I am working with GAP 4 and trying to check whether a finitely presented group is infinite.
Since the Size-function dies on me I followed the suggestion in the GAP manual to try working with the low index subgroups.
Based on https://www.gap-system.org/Doc/Examples/cavicchioli.html I came up with the following code:
F:=FreeGroup(["f1", "f2", "t1", "t2", "t3"]);
AssignGeneratorVariables(F);
T:=F/[f1^2,f2^2,t1^3,t3^3,(t2)^5,(t1*f1)^2,t3^-1*f1*t2,f2*t2^-1*t1^-1];
maxIndex:=30;
u := LowIndexSubgroupsFpGroup(T,TrivialSubgroup(T),maxIndex);
u := Filtered(u,i->Index(T,i)>1);
Collected(List(u,i->IsInfiniteAbelianizationGroup(i)));
Which gives me the result: [ [ true, 1 ], [ false, 30 ] ]

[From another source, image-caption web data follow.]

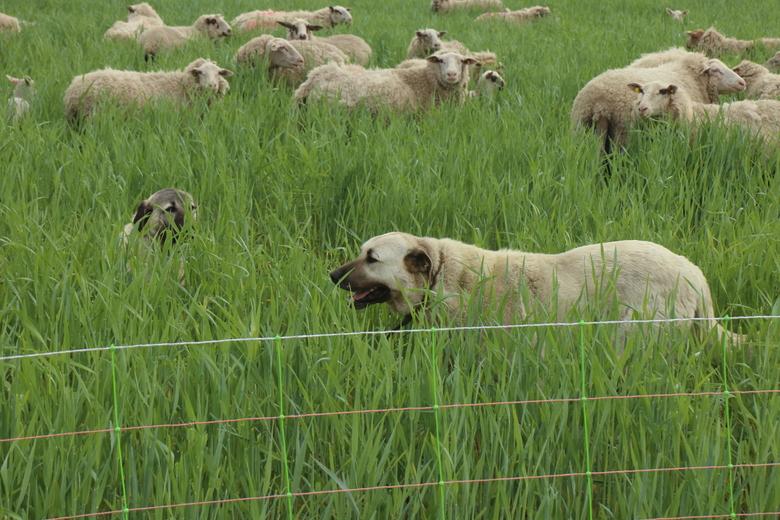 Bescherming van individuele kuddes maakt het samenleven van vee en predatoren door het delen van gebieden mogelijk.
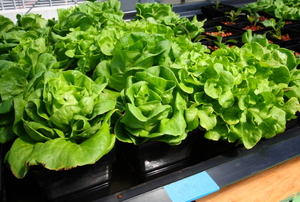 Rows of lettuce grow in hydroponic buckets.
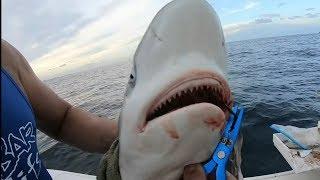 Shark Surprise Fishing Miami Waters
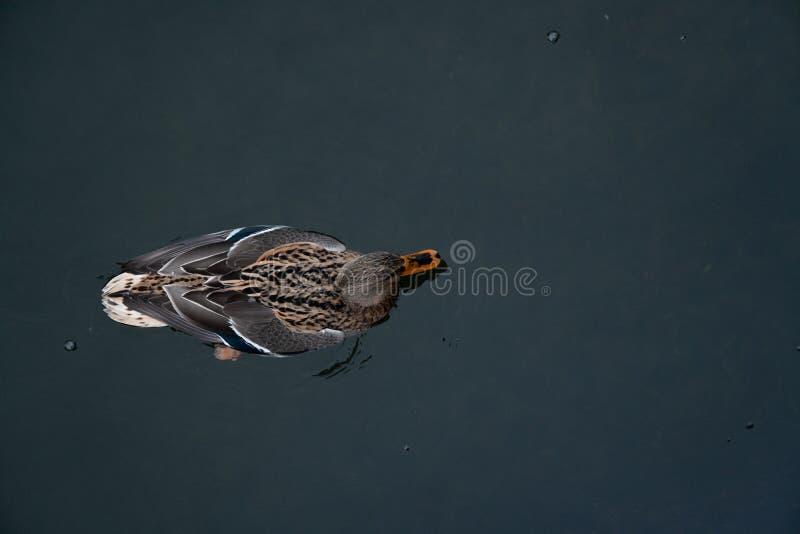 Natación hermosa del pato en el río frío en invierno fotografía de archivo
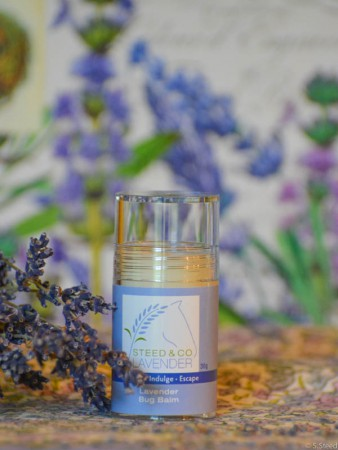 Lavender Bug Balm at Steed and Company Lavender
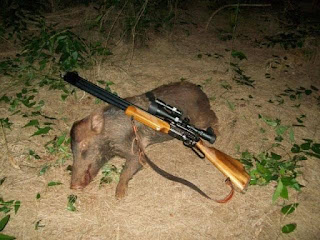berburu babi hutan dengan samyang sumatra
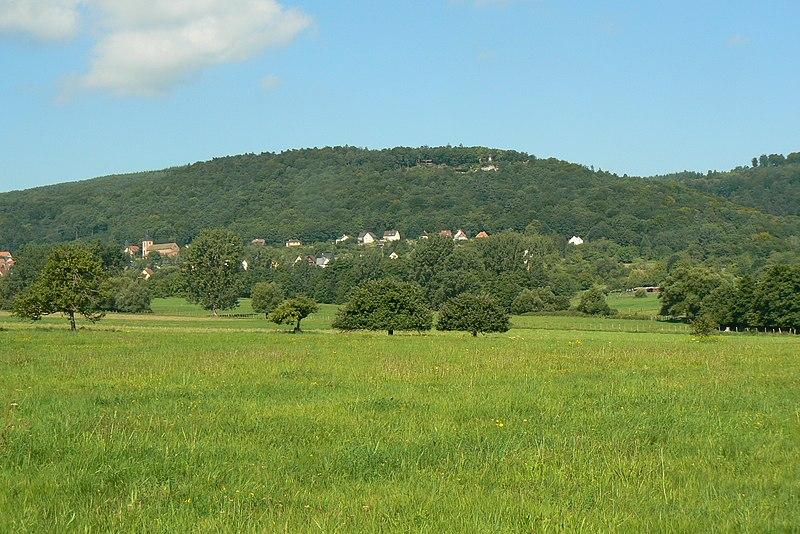 Photo du Monument Historique Site du Mont-Saint-Michel situé à Saint-Jean-Saverne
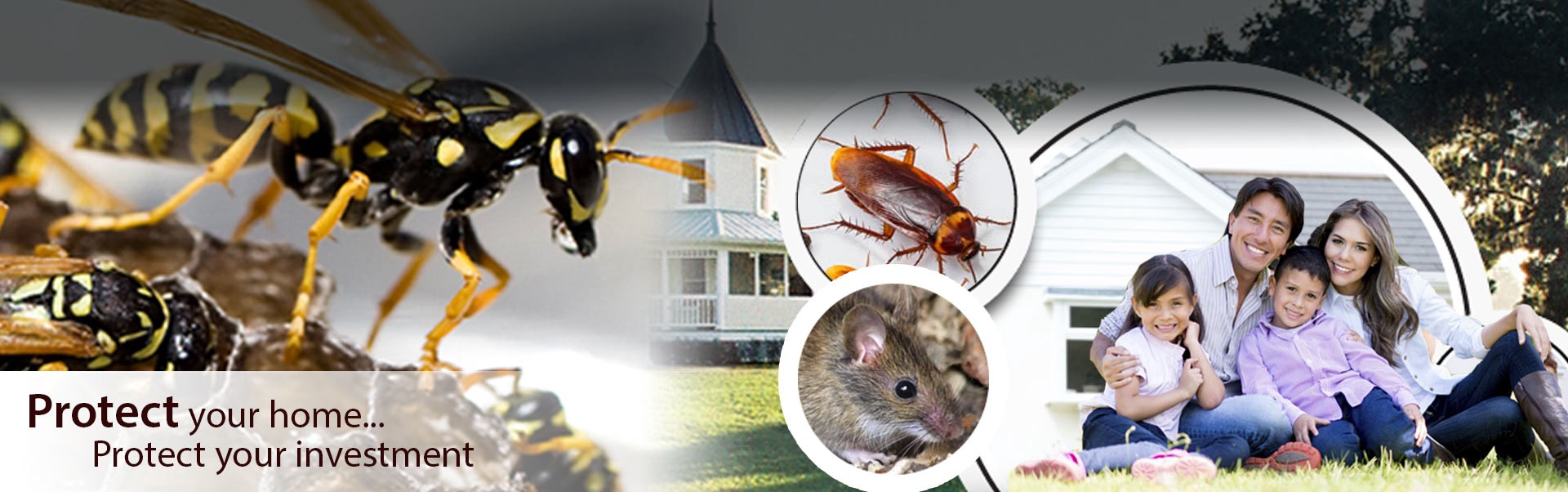 Which Treatment Is Best For Termite Control In Delhi Ncr Home Vs Expert By Quality Highcare Medium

Can this be counted as a proof that the finitely presented group above is infinite?
This question is related to Finding low-index normal subgroups of finitely presented groups in GAP.
Yes, I believe so.
If the abelianisation $G^{{\rm ab}}$ of a group $G$ is infinite, so is $G$. If a subgroup $G$ of a group $H$ is infinite, so is $H$.
I don't see any obvious mistakes in your programme.